Revolutionize Local LLMs: Test Time Scaling Unleashed

- Authors
- Published on
- Published on
In this thrilling episode, the 1littlecoder team unveils a groundbreaking technique called test time scaling, allowing models to think longer during inference. It's like giving your local llama a turbo boost of brainpower, resulting in enhanced intelligence and more accurate responses. They showcase the remarkable impact of this method using a code shared by an hanum, a key figure in the mlx library. By tweaking the model with a simple yet ingenious trick based on the S1 simple test time scaling paper, they demonstrate how it can correctly answer tricky questions that stump other models.
The team takes us on a wild ride through the process, showing how appending "wait" tags can make the model think longer and arrive at the right answers. Test time scaling is all about using extra compute power during inference to fine-tune the model's performance by controlling its thinking process. They share their exhilarating experiment with a 1.32 billion parameter model, revealing the magic that unfolds as they increase the thinking time. This mind-bending journey is currently exclusive to Apple computers, utilizing the mlx LM library and the Deep Seek R1 distal Quin 1.5 billion parameter model.
Despite a few bumps in the road during the demo, the team remains steadfast in their belief in the effectiveness of test time scaling. They are determined to dive deeper into this revolutionary approach and share their discoveries with llama enthusiasts worldwide. So buckle up, gearheads, and get ready to witness the future of local llm testing unfold before your eyes. It's a thrilling adventure of innovation, code, and the relentless pursuit of pushing the boundaries of what's possible in the world of language modeling.

Image copyright Youtube

Image copyright Youtube

Image copyright Youtube

Image copyright Youtube
Watch Make Local Deepseek THINK LONGER!💥 Local Test-Time Scaling 💥 on Youtube
Viewer Reactions for Make Local Deepseek THINK LONGER!💥 Local Test-Time Scaling 💥
Positive feedback on the video content and presentation
Request for more videos on llamacpp
Interest in running a benchmark for scientific purposes
Discussion on formatting input for models and using special tags
Request for a video showing how to use the information presented
Mention of a specific paradox question to exemplify LLM reasoning
Importance of the dataset in the paper
Criticism on the approach to reproducing the effects of the paper
Question about whether the thoughts displayed by COT models consume tokens
Humorous comment about demos not working while recording
Related Articles

Revolutionizing AI: Quen's 32 Billion Parameter Model Dominates Coding and Math Benchmarks
Explore how a 32 billion parameter AI model from Quen challenges larger competitors in coding and math benchmarks using innovative reinforcement learning techniques. This groundbreaking approach sets a new standard for AI performance and versatility.

Unlock Flawless Transcription: Gemini's Speaker Diarization Feature
Discover the hidden gem in Gemini: speaker diarization for flawless transcription. Learn how to use Google AI Studio with Gemini for accurate speaker-separated transcripts. Revolutionize your transcription process with this powerful yet underrated feature.
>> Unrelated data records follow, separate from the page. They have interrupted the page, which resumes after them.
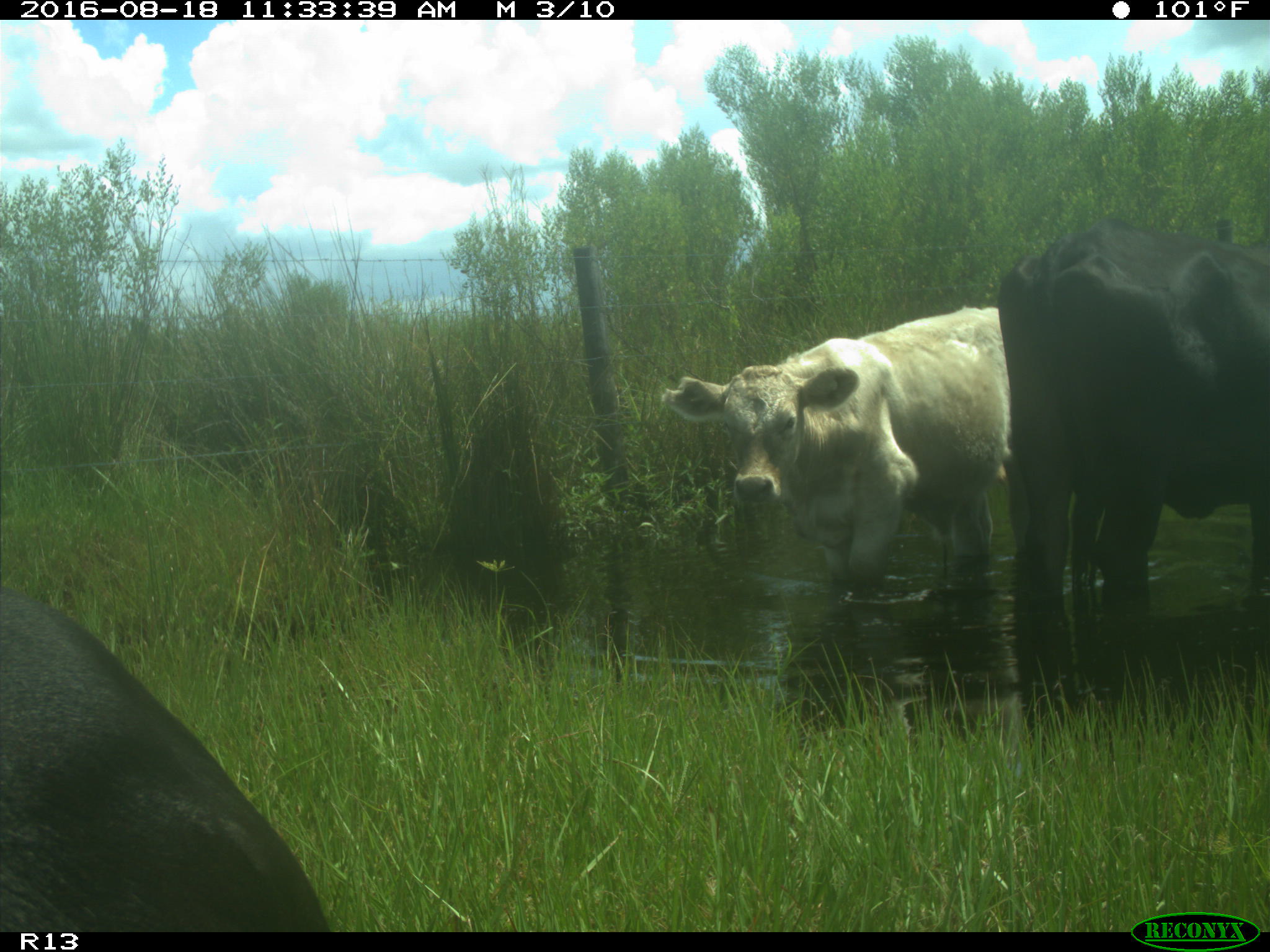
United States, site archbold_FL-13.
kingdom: Animalia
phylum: Chordata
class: Mammalia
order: Artiodactyla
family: Bovidae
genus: Bos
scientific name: Bos taurus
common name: domestic cow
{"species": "Bos taurus (domestic cow)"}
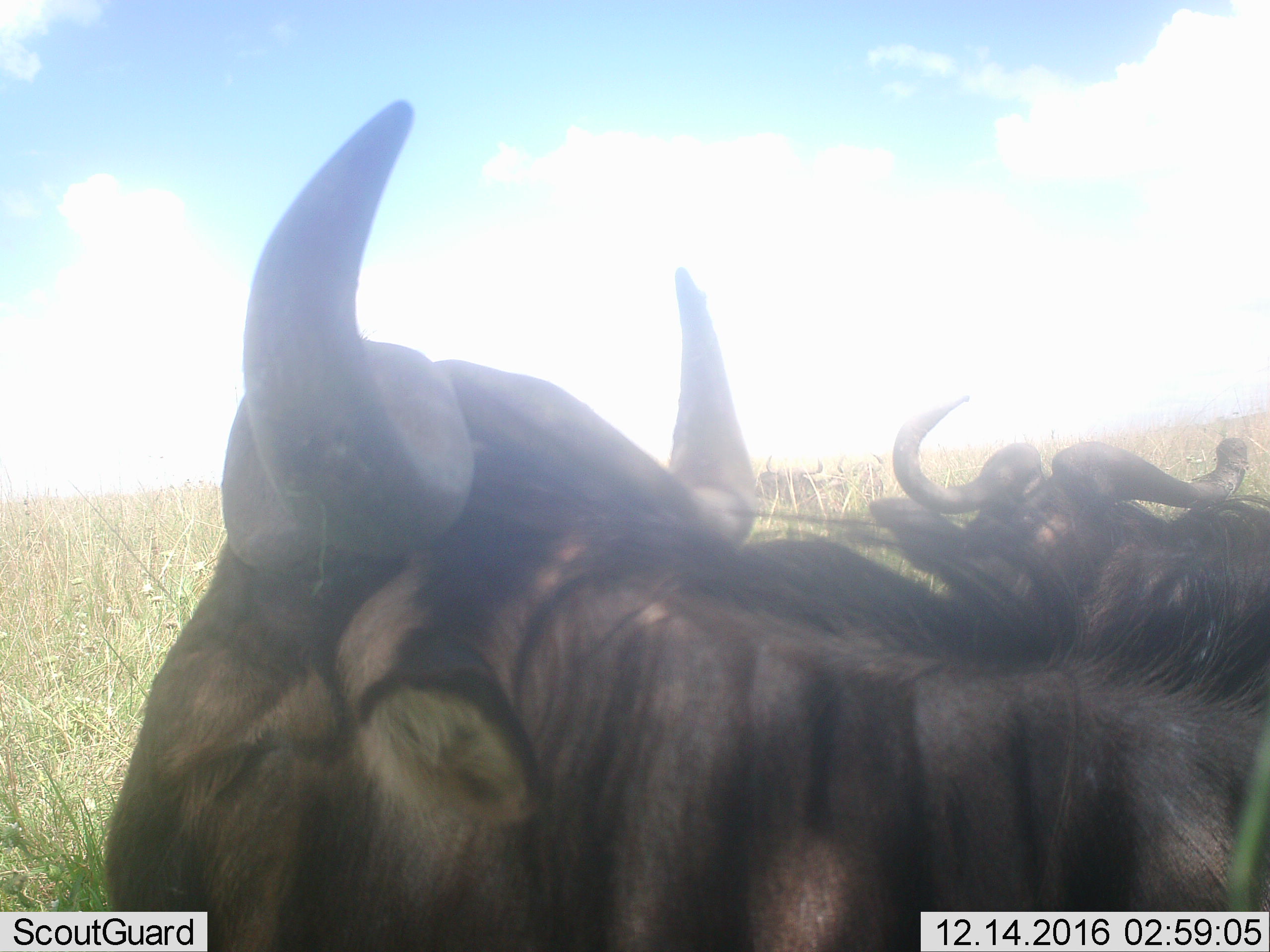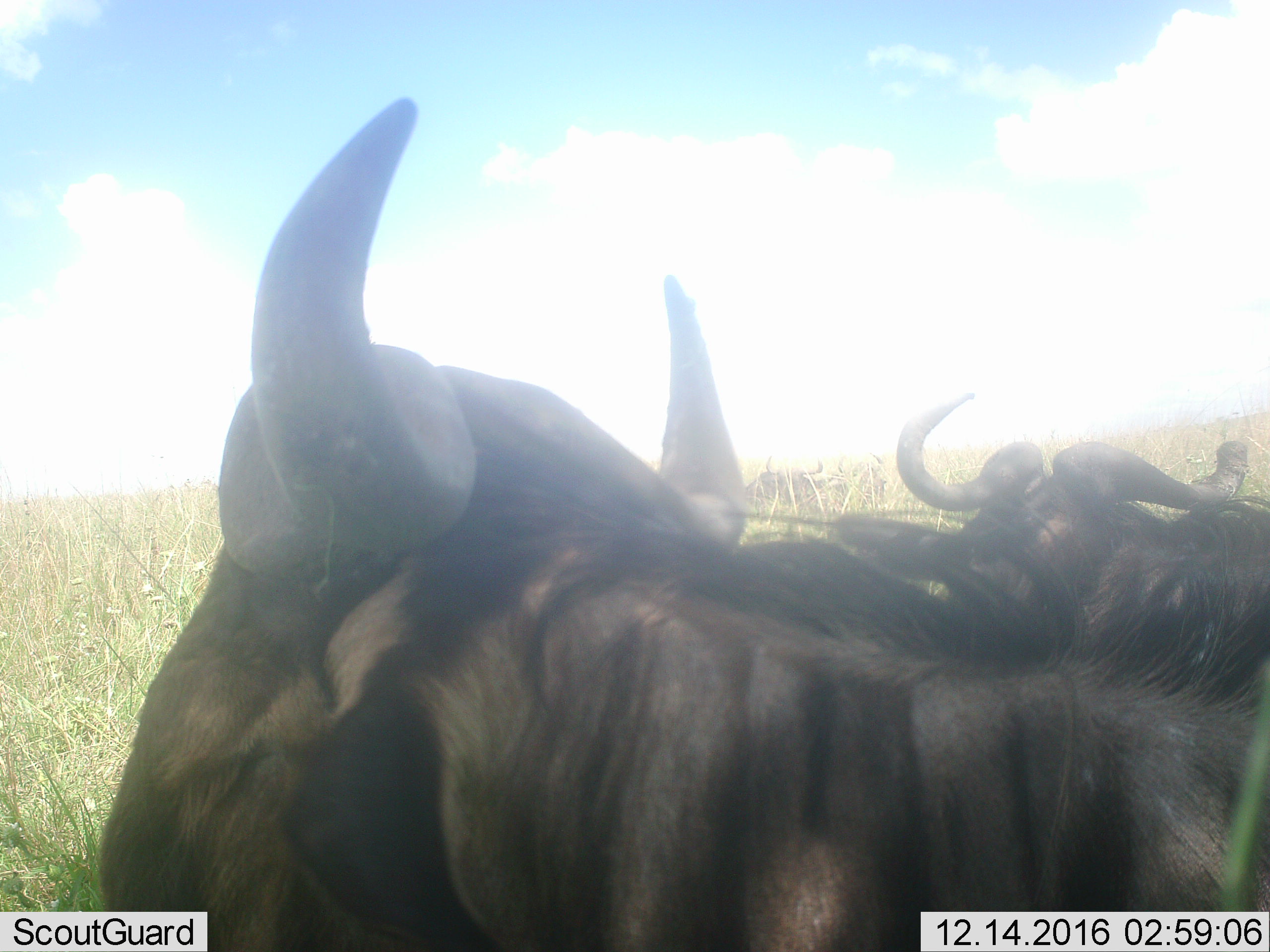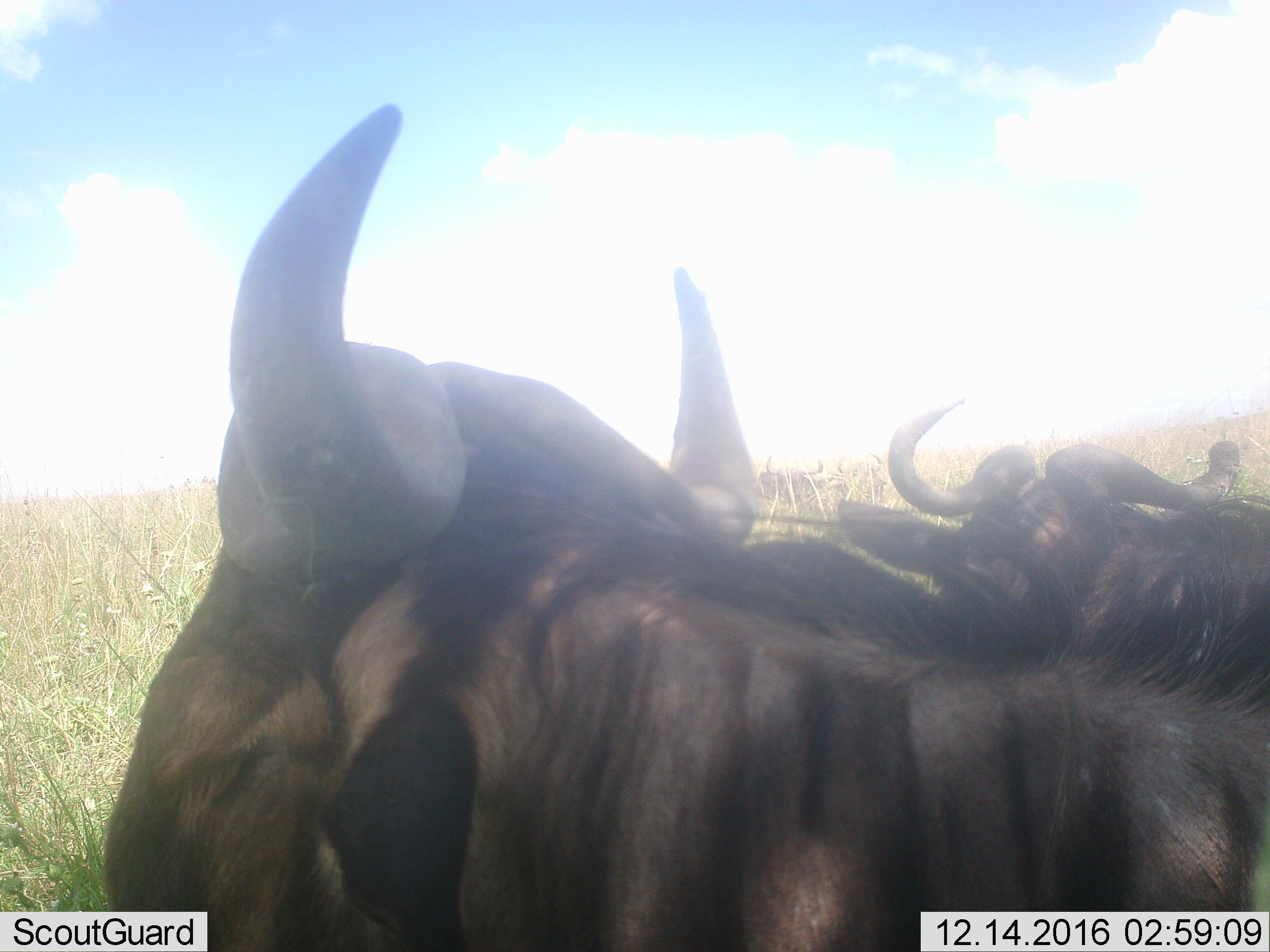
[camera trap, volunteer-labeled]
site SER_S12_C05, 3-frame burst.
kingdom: Animalia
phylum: Chordata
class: Mammalia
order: Artiodactyla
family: Bovidae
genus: Connochaetes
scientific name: Connochaetes taurinus taurinus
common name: blue wildebeest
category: wildebeestblue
Wildebeestblue (blue wildebeest) (Connochaetes taurinus taurinus), count 4. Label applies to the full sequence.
Decoding Thoughts: Facebook's Brain to Quy Model Revolutionizes Non-Invasive Brain Decoding
Facebook's Brain to Quy model decodes thoughts while typing using EEG and MEG signals. Achieving 32% character error rate, it shows promise in non-invasive brain decoding for future AI applications.

Deep Seek R1: Mastering AI Serving with 545% Profit Margin
Deep Seek R1's AI system achieves a remarkable 545% profit margin, generating $560,000 daily revenue with $887,000 GPU costs. Utilizing expert parallelism and load balancing strategies, Deep Seek R1 ensures efficient GPU usage and high token throughput across nodes, setting a new standard in large-scale AI serving.